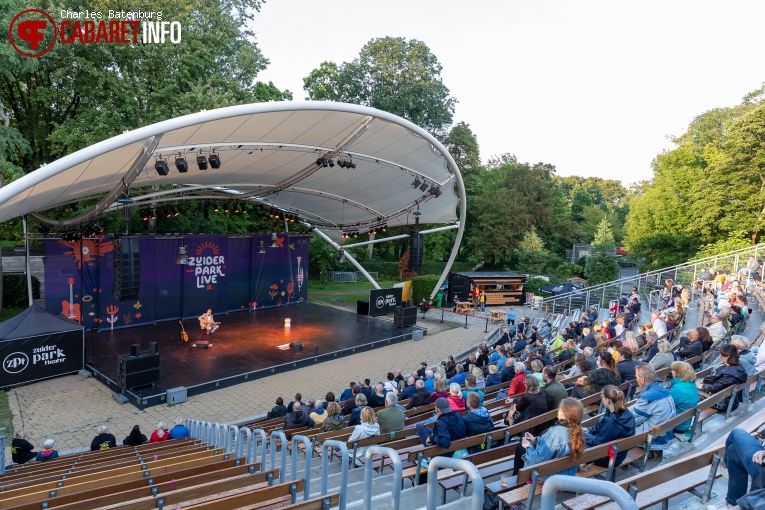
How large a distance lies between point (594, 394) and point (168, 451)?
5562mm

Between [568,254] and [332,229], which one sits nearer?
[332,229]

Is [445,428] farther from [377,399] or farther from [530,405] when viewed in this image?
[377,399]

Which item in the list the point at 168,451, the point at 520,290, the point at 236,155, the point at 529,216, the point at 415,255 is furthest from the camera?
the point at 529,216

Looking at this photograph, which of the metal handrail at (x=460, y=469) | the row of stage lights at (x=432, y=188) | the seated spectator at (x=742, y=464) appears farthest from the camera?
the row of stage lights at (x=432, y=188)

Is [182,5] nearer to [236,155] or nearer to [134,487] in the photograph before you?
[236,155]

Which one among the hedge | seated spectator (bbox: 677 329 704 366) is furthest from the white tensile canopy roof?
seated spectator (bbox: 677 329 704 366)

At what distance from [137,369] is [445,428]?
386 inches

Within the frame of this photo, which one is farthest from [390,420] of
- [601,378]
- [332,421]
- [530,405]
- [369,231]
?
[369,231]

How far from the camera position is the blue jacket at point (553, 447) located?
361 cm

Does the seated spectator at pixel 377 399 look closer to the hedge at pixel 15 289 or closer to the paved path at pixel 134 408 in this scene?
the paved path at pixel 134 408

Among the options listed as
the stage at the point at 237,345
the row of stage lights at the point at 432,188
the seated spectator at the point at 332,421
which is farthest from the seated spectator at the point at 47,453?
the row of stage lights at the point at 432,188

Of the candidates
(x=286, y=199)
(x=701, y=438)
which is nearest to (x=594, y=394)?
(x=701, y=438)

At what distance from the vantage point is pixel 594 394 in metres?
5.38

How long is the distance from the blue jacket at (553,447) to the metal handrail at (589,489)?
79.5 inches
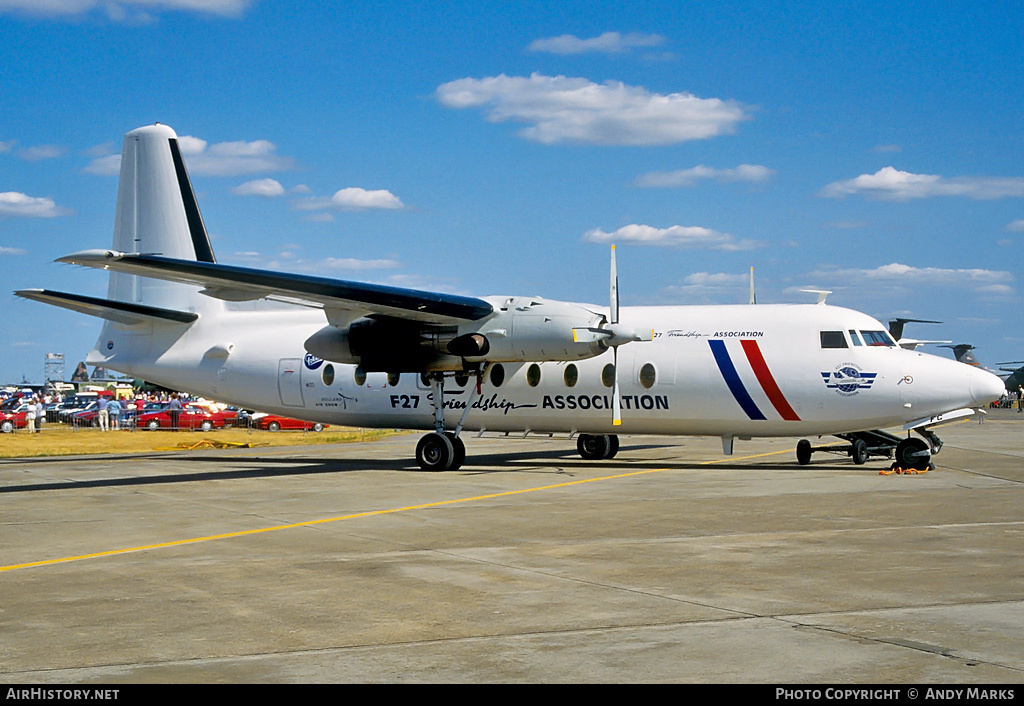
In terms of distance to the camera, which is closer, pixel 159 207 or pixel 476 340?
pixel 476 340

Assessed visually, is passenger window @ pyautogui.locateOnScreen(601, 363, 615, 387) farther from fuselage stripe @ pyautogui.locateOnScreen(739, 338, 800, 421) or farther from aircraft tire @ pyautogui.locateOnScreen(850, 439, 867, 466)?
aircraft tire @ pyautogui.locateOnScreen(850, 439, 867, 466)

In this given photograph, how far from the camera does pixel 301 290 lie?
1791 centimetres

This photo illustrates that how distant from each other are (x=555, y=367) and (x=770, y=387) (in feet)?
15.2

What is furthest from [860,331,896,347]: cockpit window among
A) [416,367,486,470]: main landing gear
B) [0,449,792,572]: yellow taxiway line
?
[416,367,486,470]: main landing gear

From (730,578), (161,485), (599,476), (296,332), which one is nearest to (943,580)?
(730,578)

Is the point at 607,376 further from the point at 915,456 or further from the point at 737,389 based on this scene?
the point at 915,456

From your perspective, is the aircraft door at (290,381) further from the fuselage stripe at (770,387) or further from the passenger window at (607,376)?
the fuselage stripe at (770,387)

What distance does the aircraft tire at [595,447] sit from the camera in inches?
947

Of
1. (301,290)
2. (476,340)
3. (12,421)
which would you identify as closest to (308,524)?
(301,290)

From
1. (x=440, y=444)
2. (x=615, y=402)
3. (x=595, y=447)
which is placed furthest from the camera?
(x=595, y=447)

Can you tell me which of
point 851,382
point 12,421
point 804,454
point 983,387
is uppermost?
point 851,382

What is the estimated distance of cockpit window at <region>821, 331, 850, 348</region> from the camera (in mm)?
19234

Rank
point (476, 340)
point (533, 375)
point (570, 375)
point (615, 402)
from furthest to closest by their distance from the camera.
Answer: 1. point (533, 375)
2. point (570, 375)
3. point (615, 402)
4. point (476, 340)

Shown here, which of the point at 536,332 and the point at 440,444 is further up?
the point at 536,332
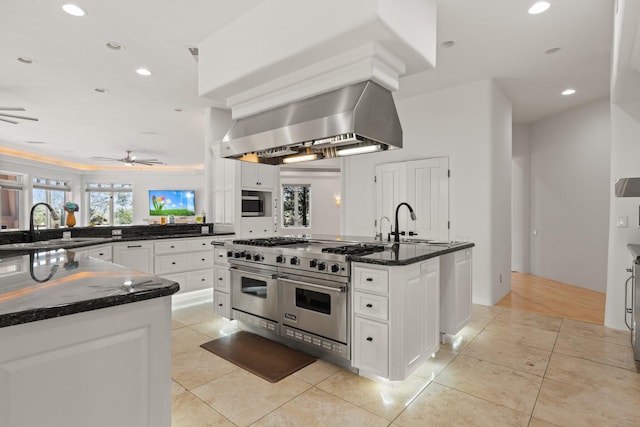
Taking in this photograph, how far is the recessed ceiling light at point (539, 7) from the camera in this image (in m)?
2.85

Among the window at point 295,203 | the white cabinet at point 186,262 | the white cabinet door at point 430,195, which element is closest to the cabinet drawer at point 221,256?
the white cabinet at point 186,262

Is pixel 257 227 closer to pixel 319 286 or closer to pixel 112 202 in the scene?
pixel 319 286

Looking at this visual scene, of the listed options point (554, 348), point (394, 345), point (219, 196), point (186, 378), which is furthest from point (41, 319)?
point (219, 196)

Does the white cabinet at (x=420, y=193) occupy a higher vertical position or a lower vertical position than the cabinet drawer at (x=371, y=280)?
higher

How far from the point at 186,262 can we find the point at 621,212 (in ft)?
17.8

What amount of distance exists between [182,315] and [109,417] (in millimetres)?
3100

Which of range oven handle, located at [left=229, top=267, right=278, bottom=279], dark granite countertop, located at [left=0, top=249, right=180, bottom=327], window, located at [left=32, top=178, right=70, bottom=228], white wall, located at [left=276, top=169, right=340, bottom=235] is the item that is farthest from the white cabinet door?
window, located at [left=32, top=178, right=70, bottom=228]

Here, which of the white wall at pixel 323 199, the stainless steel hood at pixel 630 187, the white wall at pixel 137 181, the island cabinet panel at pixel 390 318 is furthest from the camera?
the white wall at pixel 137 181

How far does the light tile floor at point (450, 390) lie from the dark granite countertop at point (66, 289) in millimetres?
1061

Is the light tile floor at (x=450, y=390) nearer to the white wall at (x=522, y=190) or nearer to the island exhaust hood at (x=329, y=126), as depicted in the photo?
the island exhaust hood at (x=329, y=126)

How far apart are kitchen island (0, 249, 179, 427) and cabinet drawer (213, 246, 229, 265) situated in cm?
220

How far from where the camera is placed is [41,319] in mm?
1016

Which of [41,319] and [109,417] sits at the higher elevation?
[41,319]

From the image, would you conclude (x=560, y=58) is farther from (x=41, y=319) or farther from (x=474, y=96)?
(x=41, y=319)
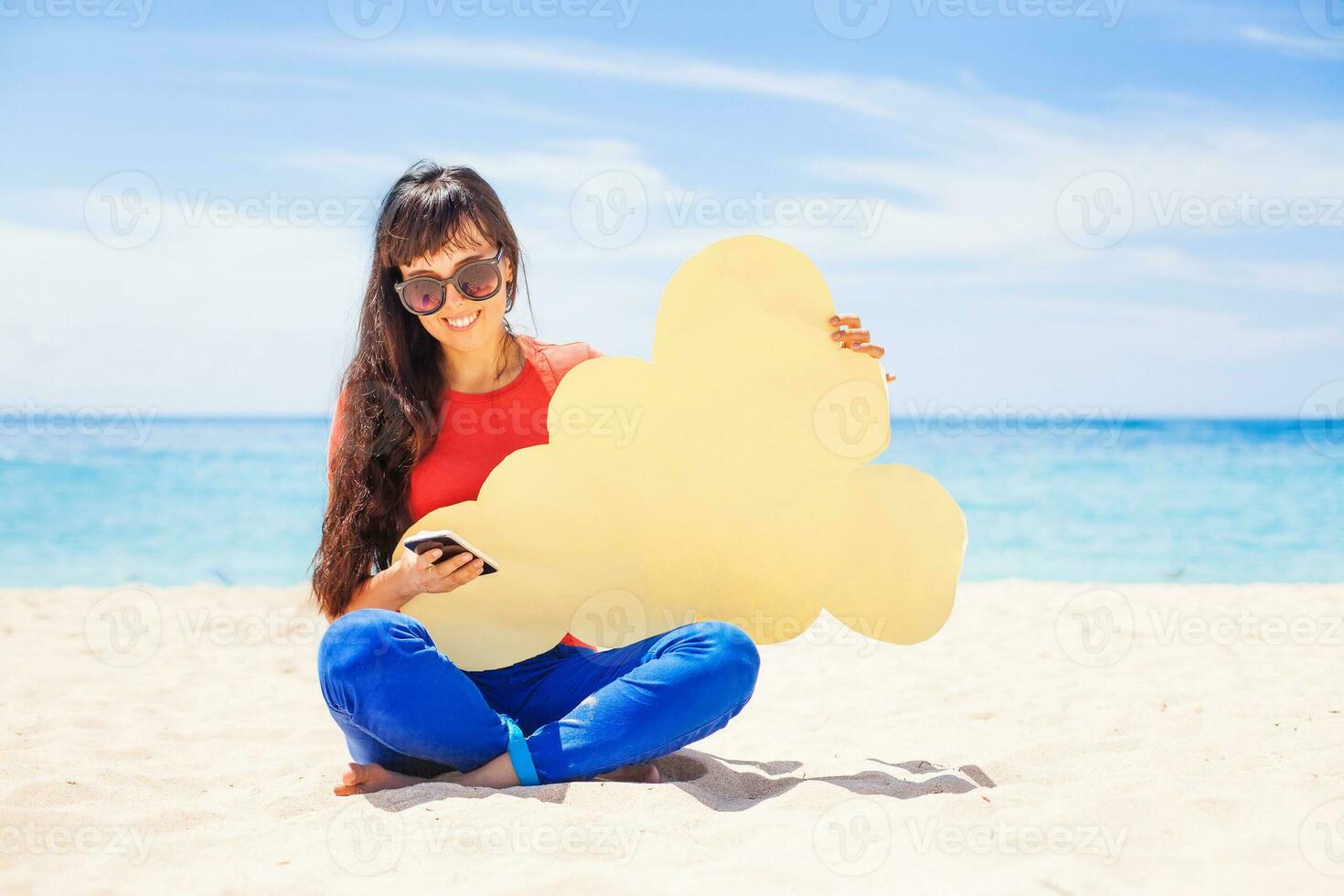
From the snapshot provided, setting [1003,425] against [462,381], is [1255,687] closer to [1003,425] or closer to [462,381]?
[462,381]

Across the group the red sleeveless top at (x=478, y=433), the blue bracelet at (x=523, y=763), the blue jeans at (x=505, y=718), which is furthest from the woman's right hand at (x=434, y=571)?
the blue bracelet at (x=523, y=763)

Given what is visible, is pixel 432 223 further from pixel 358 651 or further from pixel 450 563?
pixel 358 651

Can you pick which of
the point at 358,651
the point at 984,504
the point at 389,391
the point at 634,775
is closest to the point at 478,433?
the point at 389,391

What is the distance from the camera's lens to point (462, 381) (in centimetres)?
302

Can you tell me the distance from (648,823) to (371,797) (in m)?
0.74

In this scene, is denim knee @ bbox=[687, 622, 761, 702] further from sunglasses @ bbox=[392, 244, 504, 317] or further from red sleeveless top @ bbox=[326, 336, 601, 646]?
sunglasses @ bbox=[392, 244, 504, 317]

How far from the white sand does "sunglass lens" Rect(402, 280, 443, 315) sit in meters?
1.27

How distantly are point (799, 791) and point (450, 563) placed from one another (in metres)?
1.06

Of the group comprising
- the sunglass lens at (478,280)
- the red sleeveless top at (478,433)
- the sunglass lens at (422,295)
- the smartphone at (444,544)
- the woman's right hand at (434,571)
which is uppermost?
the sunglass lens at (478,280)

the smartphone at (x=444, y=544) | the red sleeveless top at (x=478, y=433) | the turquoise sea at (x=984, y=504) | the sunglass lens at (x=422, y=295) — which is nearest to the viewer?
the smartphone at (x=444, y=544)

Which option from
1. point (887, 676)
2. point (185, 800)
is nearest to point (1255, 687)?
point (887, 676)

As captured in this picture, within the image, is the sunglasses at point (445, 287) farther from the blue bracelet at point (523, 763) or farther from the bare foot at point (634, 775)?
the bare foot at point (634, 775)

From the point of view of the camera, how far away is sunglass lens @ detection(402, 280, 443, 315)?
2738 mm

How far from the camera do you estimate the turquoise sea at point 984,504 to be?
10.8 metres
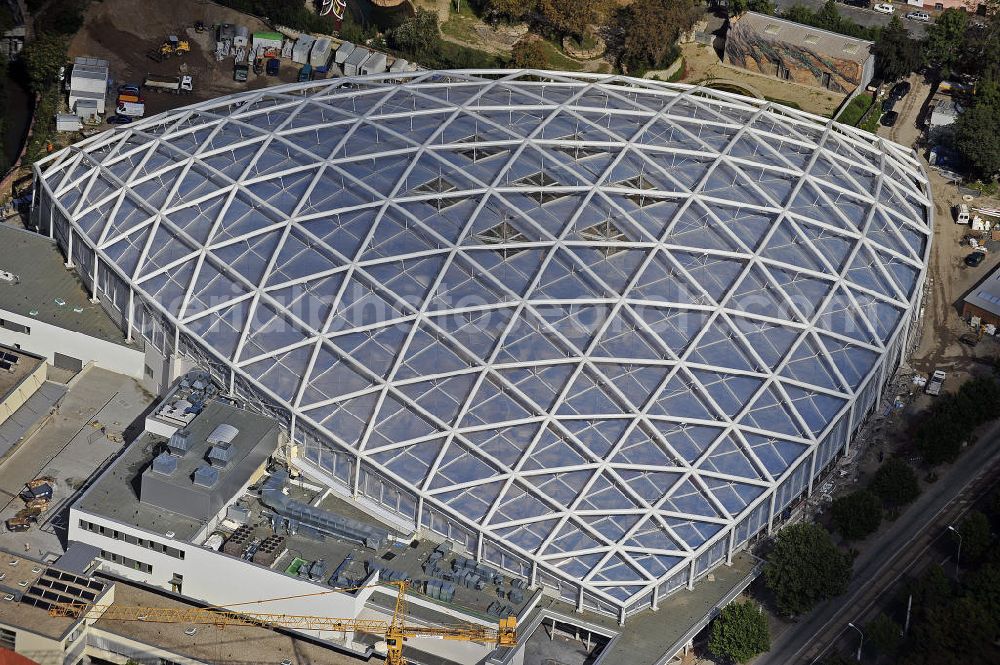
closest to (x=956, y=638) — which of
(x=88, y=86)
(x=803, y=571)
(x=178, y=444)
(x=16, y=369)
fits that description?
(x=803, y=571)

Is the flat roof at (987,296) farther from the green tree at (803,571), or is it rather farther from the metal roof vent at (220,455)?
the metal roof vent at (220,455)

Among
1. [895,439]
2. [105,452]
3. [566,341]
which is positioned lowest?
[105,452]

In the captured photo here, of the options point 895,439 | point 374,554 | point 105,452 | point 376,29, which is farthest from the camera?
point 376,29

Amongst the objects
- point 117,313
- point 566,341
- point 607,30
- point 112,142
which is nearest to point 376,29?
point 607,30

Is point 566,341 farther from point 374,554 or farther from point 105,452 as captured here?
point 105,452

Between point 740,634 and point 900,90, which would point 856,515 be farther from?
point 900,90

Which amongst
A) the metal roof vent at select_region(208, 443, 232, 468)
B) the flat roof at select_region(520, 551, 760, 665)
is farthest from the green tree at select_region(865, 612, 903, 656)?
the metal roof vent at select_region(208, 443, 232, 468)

■ Exercise requirements: Please copy the data from the line containing "Amongst the objects" up to and including the final line, leaving every line unchanged.

■ Result for this exercise:
Amongst the objects
- point 117,313
- point 566,341
- point 607,30
- point 112,142
which is nearest to point 376,29?
point 607,30

Is point 566,341 farther from point 374,554 or farther from point 105,452 as captured here?
point 105,452

Between point 740,634 and point 900,90, which would point 856,515 be farther from?
point 900,90

Which amongst
A) the metal roof vent at select_region(208, 443, 232, 468)
B) the flat roof at select_region(520, 551, 760, 665)
is farthest from the green tree at select_region(865, 612, 903, 656)?
the metal roof vent at select_region(208, 443, 232, 468)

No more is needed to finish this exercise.